(Task material)

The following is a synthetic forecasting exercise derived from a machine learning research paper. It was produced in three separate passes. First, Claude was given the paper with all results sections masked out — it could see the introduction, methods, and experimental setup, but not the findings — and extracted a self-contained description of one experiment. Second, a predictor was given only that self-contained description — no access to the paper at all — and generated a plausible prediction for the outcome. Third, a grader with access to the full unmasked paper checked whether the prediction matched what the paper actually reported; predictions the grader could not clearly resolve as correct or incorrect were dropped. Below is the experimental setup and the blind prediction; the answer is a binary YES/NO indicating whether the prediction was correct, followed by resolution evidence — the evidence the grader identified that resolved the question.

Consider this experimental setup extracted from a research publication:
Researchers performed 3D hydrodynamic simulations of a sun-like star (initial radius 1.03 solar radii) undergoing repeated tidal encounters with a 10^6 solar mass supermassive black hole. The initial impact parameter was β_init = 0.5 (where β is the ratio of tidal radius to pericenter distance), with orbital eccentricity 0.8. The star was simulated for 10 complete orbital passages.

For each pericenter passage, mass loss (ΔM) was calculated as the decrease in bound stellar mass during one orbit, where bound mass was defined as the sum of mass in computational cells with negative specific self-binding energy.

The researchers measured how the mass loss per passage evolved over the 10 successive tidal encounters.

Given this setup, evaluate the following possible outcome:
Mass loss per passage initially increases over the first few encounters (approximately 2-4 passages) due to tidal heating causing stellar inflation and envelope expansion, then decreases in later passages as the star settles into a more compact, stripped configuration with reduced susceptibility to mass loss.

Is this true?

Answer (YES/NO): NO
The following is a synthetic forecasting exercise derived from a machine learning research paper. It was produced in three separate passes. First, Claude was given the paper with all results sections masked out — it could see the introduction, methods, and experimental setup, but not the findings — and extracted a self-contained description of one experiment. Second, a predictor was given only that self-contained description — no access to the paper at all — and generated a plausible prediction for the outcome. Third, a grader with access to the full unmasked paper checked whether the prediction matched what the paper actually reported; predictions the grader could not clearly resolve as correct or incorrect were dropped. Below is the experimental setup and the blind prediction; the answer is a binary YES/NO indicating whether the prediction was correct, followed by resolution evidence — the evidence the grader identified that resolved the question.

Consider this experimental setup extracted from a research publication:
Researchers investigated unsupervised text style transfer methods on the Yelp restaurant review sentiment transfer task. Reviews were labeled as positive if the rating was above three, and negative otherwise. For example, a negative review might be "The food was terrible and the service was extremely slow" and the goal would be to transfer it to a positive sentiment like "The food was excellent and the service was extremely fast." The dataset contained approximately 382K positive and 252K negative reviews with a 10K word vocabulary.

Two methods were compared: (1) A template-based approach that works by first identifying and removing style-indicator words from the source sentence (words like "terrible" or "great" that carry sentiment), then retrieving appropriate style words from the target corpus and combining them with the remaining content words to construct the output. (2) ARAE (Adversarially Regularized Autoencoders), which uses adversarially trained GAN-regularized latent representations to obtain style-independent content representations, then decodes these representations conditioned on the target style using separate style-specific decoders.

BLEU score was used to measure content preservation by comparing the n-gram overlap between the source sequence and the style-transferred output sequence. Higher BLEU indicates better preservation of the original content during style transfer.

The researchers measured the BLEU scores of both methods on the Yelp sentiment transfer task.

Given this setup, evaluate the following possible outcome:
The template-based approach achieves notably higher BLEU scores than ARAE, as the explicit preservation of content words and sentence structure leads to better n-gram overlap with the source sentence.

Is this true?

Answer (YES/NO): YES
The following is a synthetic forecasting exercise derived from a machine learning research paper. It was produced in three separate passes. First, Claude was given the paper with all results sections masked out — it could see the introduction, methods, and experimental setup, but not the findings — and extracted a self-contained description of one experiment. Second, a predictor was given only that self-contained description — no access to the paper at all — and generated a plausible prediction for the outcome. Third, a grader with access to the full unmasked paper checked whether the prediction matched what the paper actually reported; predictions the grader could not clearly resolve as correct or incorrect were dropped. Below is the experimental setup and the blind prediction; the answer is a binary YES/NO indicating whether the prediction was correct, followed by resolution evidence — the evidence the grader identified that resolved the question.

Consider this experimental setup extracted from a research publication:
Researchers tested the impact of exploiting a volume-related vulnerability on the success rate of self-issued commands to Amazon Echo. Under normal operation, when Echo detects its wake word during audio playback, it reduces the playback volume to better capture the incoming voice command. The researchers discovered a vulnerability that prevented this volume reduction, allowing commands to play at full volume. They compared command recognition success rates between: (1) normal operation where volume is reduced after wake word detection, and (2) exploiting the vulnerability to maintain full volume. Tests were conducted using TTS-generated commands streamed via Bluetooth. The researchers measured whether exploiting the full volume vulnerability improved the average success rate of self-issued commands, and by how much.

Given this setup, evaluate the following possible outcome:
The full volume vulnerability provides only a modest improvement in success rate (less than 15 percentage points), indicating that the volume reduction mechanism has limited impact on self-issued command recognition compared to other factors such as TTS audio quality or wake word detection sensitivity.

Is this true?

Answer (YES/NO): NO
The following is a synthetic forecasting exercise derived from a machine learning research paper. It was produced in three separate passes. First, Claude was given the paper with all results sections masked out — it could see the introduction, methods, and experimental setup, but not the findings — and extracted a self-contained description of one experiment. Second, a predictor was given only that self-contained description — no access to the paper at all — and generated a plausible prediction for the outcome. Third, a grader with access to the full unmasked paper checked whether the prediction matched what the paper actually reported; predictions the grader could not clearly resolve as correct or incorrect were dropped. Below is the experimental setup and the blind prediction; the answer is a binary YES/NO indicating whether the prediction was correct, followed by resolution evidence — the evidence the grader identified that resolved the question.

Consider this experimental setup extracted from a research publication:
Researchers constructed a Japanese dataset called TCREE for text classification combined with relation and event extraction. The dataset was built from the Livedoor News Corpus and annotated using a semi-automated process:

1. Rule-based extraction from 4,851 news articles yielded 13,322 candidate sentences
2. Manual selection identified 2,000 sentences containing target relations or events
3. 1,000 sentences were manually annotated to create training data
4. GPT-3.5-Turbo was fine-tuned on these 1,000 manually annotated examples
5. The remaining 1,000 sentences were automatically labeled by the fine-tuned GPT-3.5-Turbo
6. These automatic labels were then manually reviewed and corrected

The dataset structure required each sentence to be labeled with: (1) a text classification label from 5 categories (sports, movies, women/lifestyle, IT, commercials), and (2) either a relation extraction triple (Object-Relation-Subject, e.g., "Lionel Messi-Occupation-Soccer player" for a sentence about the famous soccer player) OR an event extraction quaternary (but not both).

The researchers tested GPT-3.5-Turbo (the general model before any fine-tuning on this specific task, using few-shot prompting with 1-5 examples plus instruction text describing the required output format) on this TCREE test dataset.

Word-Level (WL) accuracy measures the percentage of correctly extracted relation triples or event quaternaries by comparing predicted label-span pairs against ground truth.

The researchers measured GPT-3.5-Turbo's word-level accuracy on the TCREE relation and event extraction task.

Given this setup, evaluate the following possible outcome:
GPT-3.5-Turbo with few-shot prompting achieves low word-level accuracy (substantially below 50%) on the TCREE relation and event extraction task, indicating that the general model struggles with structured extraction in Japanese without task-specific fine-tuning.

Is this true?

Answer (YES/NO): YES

(End Task material)

▸ Exercise instructions:
Return, unchanged, the run of lines above that opens with the line containing "5. The remaining" and closes with the line containing "6. These automatic". Include both.

▸ Exercise output:
5. The remaining 1,000 sentences were automatically labeled by the fine-tuned GPT-3.5-Turbo
6. These automatic labels were then manually reviewed and corrected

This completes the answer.